One could try to assemble a custom dataset with nothing but “conservatism minus the Nazis” and train a new model from scratch, but not only would that be extremely expensive, it also would not be nearly as strong as leading models, since its universe of available training data would be much smaller.
That in turn casts major doubt on the current LLM business model. The most powerful models will be trained on the largest possible dataset—every word ever published, if possible—and therefore end up in a similar space. “There’s only one LLM: It’s the distribution of natural language,” said Schou. And the very business model of selling access to an LLM allows anyone to sample its data distribution to their heart’s content, and thus produce their own training data for cheap. This is exactly what DeepSeek did to OpenAI some time ago, for a reported fraction of the billions it took to produce ChatGPT.
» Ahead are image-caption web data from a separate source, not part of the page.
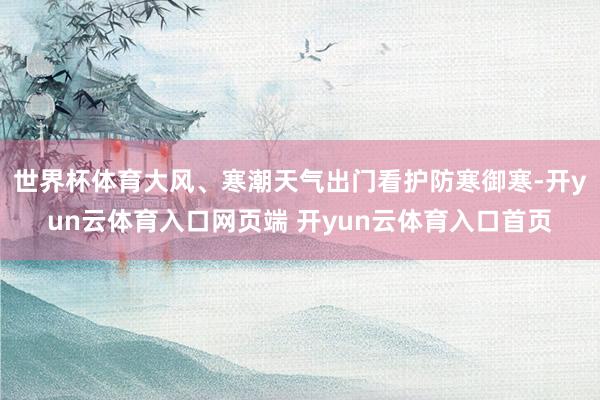 世界杯体育大风、寒潮天气出门看护防寒御寒-开yun云体育入口网页端 开yun云体育入口首页
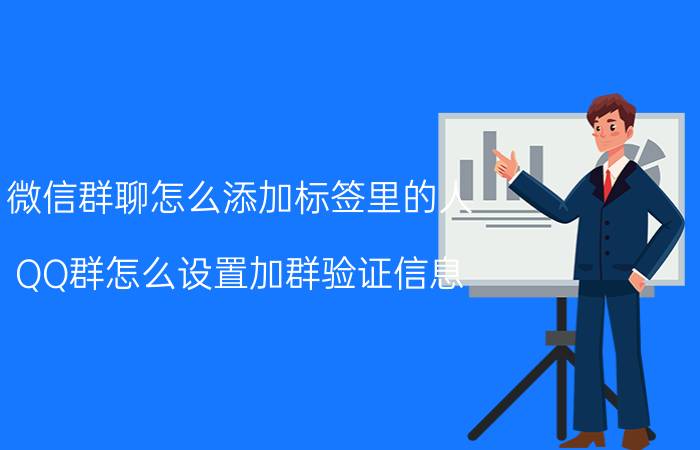 微信群聊怎么添加标签里的人 QQ群怎么设置加群验证信息？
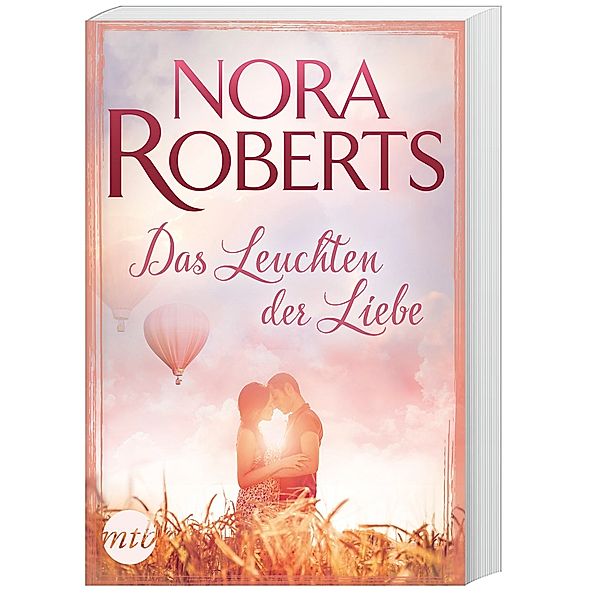 Das Leuchten der Liebe, Nora Roberts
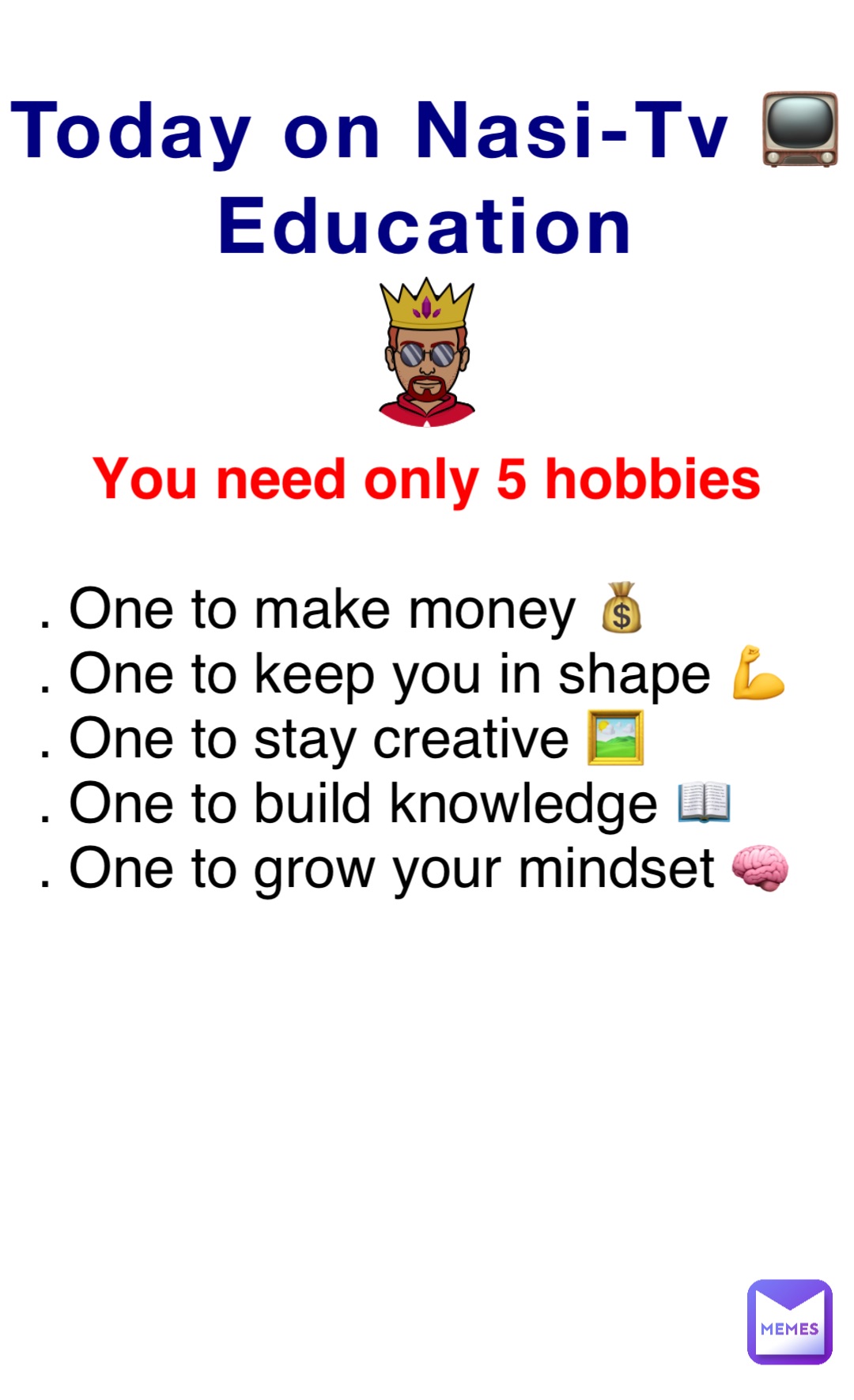 Today on Nasi-Tv 📺
Education You need only 5 hobbies . One to make money 💰 
. One to keep you in shape 💪 
. One to stay creative 🖼
. One to build knowledge 📖 
. One to grow your mindset 🧠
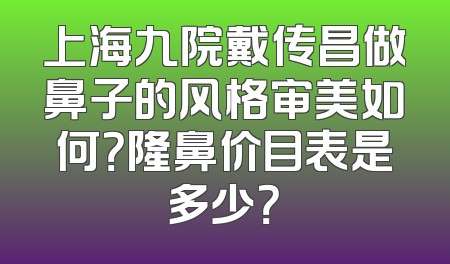上海九院戴传昌做鼻子的风格审美如何？隆鼻价目表是多少？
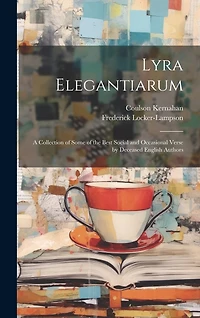 Lyra Elegantiarum: A Collection of Some of the Best Social and Occasional Verse by Deceased English Authors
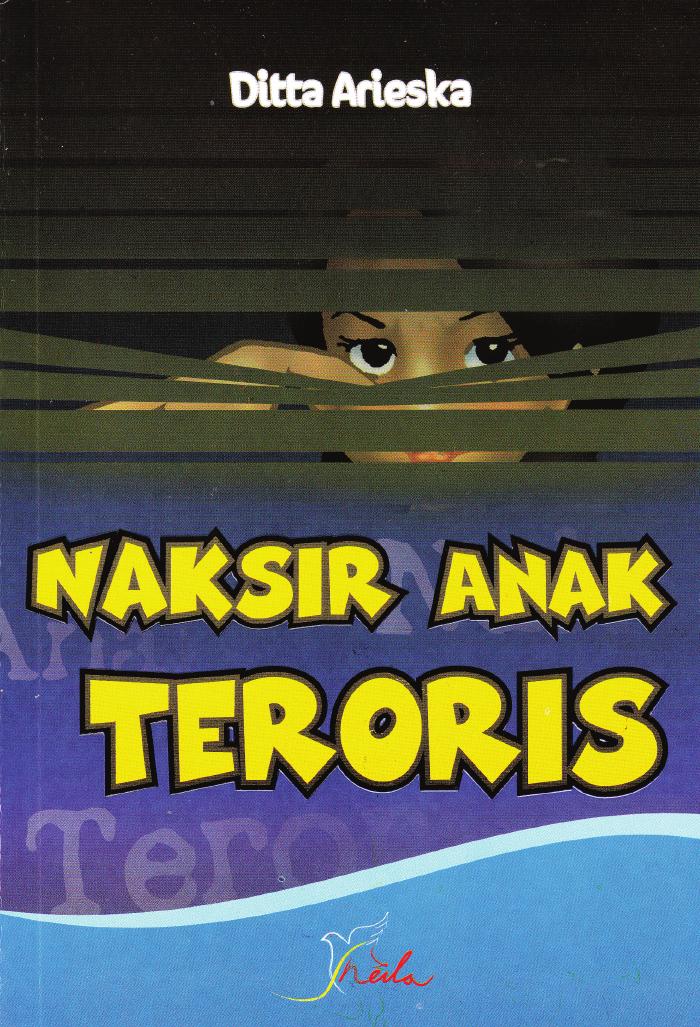 Naksir Anak Teroris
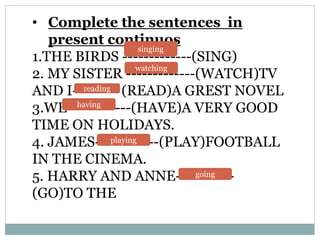 • Complete the sentences in
present continuos
1.THE BIRDS -------------(SING)
2. MY SISTER -------------(WATCH)TV
AND I------ (READ)A GREST NOVEL
3.WE------------(HAVE)A VERY GOOD
TIME ON HOLIDAYS.
4. JAMES------------(PLAY)FOOTBALL
IN THE CINEMA.
5. HARRY AND ANNE-----------
(GO)TO THE
singing
watching
reading
going
having
playing
 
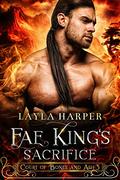 Fae King's Sacrifice (Court of Bones and Ash #3) by Layla Harper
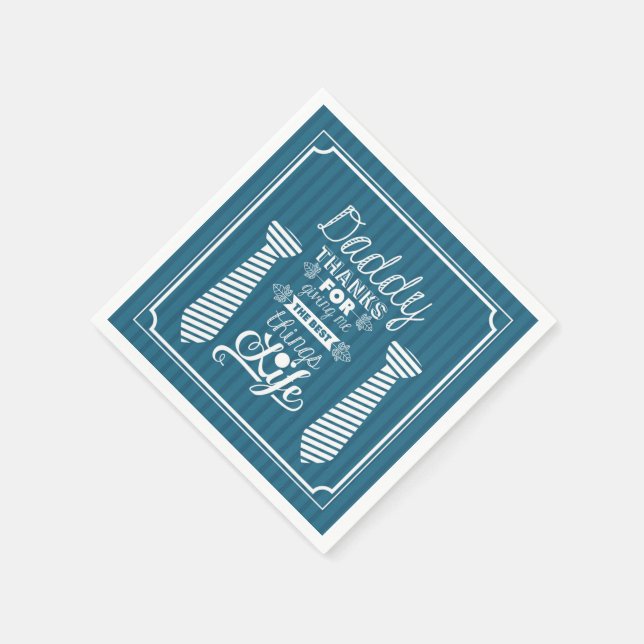 Happy Fathers Day Dad Thank for Giving Me the Best Napkin (Corner)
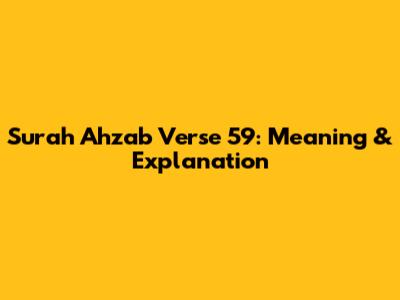 Surah Ahzab Verse 59: Meaning & Explanation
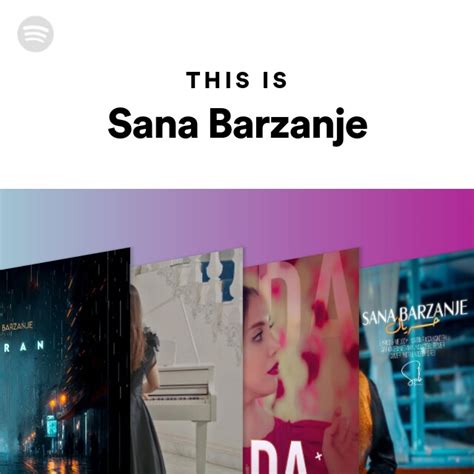 This Is Sana Barzanje Playlist By Spotify Spotify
Elon Musk is raising billions for xAI from an investor class that is hypnotized by the prospect of AI robot slaves that will allow them to fire all their employees. (Perhaps for certain venture capitalists, Nazi robot slaves are even more enticing.) I judge that as unlikely, to say the least. But the idea that anyone could more or less replicate Grok—or any LLM—for a tiny fraction of what it cost to build, thus rendering all that investment worthless, seems not to have crossed their minds at all.